水塚

埼玉県ふじみ野市


江戸時代の中頃、三日三晩降り続いた雨が江川を増水させ、大水の危険が起きた。新田の農家は牛馬の避難を急ぎ、大塚山(水塚)は牛馬で一杯になった。人間は屋根に登ってでも水害を避けられるが、牛馬はそうは行かないので、水害の多い村々には避難のための塚が造られたのだ。

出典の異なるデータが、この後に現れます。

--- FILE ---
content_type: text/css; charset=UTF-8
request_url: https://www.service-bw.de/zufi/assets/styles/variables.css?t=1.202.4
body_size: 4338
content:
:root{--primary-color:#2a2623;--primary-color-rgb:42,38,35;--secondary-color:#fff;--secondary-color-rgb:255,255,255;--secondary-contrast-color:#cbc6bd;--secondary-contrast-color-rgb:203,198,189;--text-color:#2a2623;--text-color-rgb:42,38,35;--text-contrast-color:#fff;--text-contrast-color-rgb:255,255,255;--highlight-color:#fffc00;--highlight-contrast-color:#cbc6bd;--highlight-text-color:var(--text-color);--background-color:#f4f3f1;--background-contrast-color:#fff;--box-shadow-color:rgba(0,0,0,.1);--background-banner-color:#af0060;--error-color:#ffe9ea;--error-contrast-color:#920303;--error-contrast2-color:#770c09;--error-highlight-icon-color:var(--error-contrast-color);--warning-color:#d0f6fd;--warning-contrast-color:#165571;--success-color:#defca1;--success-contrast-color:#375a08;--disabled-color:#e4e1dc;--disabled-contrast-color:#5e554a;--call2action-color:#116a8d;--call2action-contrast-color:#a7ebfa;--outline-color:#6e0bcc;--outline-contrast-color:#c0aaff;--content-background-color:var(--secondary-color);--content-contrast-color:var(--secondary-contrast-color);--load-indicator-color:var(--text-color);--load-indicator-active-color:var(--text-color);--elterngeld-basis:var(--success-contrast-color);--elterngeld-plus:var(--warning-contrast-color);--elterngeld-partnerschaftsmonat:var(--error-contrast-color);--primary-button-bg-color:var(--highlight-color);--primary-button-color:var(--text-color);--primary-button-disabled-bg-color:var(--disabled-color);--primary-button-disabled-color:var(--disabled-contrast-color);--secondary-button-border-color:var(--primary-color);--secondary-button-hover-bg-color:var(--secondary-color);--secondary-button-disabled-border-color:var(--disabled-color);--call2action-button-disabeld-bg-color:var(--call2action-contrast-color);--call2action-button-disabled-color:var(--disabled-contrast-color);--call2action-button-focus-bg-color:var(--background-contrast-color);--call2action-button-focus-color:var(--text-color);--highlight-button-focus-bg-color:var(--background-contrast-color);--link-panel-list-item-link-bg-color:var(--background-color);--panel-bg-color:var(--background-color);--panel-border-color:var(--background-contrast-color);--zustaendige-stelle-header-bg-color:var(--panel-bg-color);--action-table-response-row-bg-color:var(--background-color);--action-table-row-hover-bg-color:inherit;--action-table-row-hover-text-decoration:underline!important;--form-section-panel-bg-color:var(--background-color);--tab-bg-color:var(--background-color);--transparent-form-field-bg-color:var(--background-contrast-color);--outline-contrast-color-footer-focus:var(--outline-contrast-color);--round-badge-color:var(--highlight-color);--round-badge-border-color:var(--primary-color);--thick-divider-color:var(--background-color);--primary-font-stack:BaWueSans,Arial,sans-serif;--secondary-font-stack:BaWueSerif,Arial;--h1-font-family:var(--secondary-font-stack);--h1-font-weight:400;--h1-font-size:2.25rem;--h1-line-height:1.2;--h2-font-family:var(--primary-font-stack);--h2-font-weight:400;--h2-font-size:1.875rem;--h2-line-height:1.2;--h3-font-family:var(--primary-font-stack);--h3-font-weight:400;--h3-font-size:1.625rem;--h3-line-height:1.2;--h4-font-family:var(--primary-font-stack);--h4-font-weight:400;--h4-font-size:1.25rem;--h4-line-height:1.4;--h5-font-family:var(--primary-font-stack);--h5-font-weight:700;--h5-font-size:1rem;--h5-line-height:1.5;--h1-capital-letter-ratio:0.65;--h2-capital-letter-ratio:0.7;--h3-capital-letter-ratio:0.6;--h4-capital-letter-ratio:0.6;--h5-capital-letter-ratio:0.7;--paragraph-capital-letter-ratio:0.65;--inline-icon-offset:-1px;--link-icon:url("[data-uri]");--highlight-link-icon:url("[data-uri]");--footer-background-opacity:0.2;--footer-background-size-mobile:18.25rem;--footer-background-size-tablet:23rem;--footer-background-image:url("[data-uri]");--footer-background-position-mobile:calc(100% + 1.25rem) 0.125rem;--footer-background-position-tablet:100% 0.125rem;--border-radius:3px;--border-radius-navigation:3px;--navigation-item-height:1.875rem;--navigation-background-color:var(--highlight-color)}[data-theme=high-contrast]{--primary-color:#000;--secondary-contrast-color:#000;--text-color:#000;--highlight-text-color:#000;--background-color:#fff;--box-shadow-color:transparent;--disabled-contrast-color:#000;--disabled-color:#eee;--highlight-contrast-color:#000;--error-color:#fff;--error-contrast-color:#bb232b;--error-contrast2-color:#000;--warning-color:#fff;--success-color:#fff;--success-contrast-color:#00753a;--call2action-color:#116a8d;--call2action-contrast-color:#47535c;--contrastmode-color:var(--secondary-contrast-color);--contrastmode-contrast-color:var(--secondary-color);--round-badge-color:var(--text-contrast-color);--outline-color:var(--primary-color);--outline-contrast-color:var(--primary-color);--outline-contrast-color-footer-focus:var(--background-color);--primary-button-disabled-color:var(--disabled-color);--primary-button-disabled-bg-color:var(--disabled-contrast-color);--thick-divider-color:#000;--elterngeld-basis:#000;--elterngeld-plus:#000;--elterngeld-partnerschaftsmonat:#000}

福岡新田の水塚は二五〇年ほど前に造られたという。当時江川の水量が減り、田の方を深く掘って水を引いたので、その掘り上げた土で塚を造ったのだそうな。その頃盛んだった御嶽講の先達を先頭に村人共同で造り上げたのだという。

『上福岡市史 資料編 第5巻 民俗』
上福岡市教育委員会(上福岡市)より要約

追記

今はふじみ野市となった福岡新田地区の話。現在はもう塚というほどのものは見えないが、運動公園のあたりなのだろうか。ともあれ、竜蛇の話というのではないのだが、大水に対してこのような塚が築かれた、ということは知っておきたい。

もしかしたら、氾濫原で語られる蛇の塚の話には、こうした水塚の機能を持った塚の話であるものが含まれているかもしれない。例えば江戸小菅の「橋になった大蛇」のような、大水から村人を救うために橋となった大蛇の塚、などという話にはそういった雰囲気がある。